I Killed Adolf Hitler: Scandinavian comic superstar Jason presents another funny-sad funny-animal comic, this time a time travel action adventure story involving professional hitmen, a time machine, and Hitler. I liked how the comic used Hitler: the comic spends a lot of time with people who believe their lives would be better if someone else weren't around, so including Hitler in the narrative makes a satisfying amount of sense, for obvious reasons. Except there's something about a Scandinavian dog version of Adolf Hitler that's both disturbing and funny to me for some reason I can't quite articulate. The genre horseplay early on wasn't terribly interesting to me, but eventually it settles down to being about regret and sexual frustration and depression, all that good stuff what was the dance that brought me. I don't know-- it's a good time. It doesn't come up in the comic, but many historians believe that Hitler had a fetish for urinating on his girlfriends.

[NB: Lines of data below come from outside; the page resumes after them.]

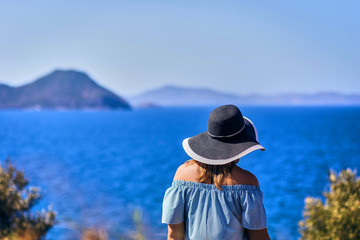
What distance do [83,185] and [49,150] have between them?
36.1 meters

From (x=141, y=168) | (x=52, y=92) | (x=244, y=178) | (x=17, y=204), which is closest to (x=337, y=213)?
(x=244, y=178)

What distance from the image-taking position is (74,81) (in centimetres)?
17600

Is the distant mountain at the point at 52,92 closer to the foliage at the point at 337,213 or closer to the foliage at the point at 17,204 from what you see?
the foliage at the point at 17,204

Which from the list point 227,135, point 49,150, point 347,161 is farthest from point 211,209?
point 49,150

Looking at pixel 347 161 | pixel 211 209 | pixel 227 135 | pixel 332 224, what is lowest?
pixel 347 161

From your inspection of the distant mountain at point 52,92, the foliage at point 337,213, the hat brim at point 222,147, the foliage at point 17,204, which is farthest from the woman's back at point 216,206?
the distant mountain at point 52,92

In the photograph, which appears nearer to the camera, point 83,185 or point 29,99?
point 83,185

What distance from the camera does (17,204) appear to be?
10109 millimetres

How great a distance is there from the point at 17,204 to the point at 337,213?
27.7ft

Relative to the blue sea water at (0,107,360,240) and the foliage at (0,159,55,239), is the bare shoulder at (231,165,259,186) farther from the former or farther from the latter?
the blue sea water at (0,107,360,240)

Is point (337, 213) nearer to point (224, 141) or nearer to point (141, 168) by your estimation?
point (224, 141)

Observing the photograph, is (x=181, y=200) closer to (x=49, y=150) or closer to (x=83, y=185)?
(x=83, y=185)

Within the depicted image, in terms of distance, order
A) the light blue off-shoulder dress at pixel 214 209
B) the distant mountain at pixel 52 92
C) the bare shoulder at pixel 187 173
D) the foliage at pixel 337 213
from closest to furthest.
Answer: the light blue off-shoulder dress at pixel 214 209 < the bare shoulder at pixel 187 173 < the foliage at pixel 337 213 < the distant mountain at pixel 52 92

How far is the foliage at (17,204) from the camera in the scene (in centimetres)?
988
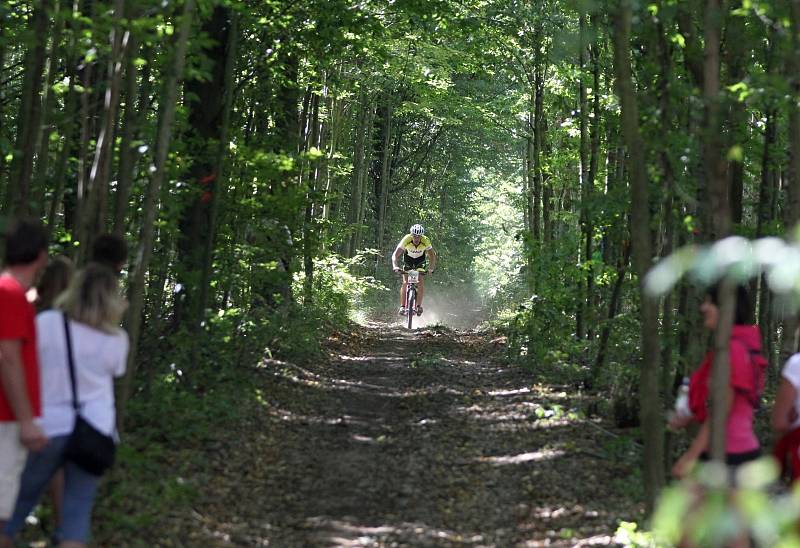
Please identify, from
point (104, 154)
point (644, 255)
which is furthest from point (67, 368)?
point (644, 255)

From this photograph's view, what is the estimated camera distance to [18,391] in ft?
15.3

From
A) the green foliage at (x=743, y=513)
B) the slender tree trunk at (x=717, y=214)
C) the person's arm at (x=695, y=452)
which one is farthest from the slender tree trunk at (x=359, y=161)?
the green foliage at (x=743, y=513)

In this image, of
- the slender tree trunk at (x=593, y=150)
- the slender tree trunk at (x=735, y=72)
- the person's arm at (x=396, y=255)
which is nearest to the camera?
the slender tree trunk at (x=735, y=72)

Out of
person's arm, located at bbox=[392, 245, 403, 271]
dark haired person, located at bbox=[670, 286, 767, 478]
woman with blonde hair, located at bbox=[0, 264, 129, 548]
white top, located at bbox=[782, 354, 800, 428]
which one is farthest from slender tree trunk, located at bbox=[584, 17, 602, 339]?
woman with blonde hair, located at bbox=[0, 264, 129, 548]

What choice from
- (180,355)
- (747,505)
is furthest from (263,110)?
(747,505)

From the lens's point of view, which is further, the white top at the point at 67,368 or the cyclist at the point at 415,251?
the cyclist at the point at 415,251

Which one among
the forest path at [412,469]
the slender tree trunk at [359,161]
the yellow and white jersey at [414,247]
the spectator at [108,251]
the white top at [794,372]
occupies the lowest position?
the forest path at [412,469]

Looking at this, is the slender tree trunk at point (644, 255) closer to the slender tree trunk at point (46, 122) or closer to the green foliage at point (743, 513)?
the slender tree trunk at point (46, 122)

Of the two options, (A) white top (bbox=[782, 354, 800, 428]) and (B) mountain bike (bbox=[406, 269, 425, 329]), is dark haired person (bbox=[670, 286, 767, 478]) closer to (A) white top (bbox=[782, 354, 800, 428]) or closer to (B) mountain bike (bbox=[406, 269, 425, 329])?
(A) white top (bbox=[782, 354, 800, 428])

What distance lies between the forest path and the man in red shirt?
2210 mm

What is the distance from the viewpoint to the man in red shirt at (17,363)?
4.64 meters

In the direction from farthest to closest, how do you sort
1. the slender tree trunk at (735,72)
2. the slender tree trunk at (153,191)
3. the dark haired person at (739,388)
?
the slender tree trunk at (735,72), the slender tree trunk at (153,191), the dark haired person at (739,388)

Plain Janes: I read this comic a long time ago, and while I didn't like it much, I had a few positive things to say at the time since I like Jim Rugg and how he draws so much. But boy, this comic has just festered with me since. Festered! I really just get mad to think about it-- it become this thing in my head of ... Look: they release a comic-- it's incomplete. It has no third act, no plot resolution, none of the character arcs are resolved-- it does not have a proper ending. They wait a while for suckers like me to buy it. Then, they announce a "sequel." Explain how that's okay to me! Explain it! The writing and the art are both fine, it's the product of talented people, super, great, fine, but boy, I just can't stop being mad about this comic and the culture that produced it. I keep hearing nice things about the other Minx books, but I just don't trust them. Of course: I'm not a teenage girl, so how worthless is my opinion? Very! Still: anger!
What do you think? Oh, how special you are! Haha, just kidding: you suck-- I don't care what you think.